The judges - AJ/Kingspan Benchmark Sketch a facade

Patricia Cain

If we take a sketch as being ‘a hasty or undetailed drawing or painting often made as a preliminary study’, then Paul Middleton’s drawings come closest to that definition. The things that bother me about Adrian Baynes’ drawing is that I think it’s actually more of a presentation drawing.

I feel less that way about Richard Hutchinson’s work (even though you could say it’s quite fastidious) because I get a sense of his struggle to capture the materials of the structure in pencil on the paper.

One of the reasons that Paul Middleton has not been my front- runner, is because that struggle is rather lost in both his pen and pencil marks; there is little unevenness in his lines, which makes the energy of the picture less interesting.

This has definitely got me thinking about how quickly sketches must be done in order to describe them as sketches.
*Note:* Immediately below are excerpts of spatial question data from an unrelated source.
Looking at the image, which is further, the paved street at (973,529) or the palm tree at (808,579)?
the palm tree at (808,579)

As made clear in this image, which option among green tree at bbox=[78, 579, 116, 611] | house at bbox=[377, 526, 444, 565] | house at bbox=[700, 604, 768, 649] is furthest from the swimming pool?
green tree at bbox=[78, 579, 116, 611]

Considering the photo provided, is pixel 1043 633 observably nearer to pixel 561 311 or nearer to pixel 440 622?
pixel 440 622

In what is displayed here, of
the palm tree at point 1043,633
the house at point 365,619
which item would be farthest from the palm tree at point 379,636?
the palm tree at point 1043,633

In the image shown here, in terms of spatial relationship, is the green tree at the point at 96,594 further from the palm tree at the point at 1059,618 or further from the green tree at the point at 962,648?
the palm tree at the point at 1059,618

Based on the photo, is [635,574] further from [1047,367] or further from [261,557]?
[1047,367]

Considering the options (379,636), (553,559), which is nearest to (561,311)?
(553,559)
I know I take ages if I make a sketch myself - speed doesn’t always satisfy the level of detail required to get a full impression of the subject.

Having said that, I can see that Middleton’s drawings best fit the definition outlined above.

www.patriciacain.com

Alan Dunlop

Had Richard Hutchinson won, I’d have been in agreement, as his drawing was flawless and, frankly, left me in awe. But, in my opinion it was a finished rendering, not a sketch, though stunningly executed. It’s funny that Adrian Baynes looked like the favourite as we all shortlisted him but in the end he was third, in my opinion, for the reason you mentioned, it is a presentation drawing.

I take the point about the preciseness of Paul Middleton’s lines but for me, a sketch is not about quickness at all, it’s about observation, done on the spot, on the site and in real time. As fas as I’m concerned, Middleton’s work meets my definition of a sketch better.

The other judges may have all come to separate conclusions. It comes down also to subjective opinion, a drawing that just gets you, reaches the parts where other drawings can’t reach.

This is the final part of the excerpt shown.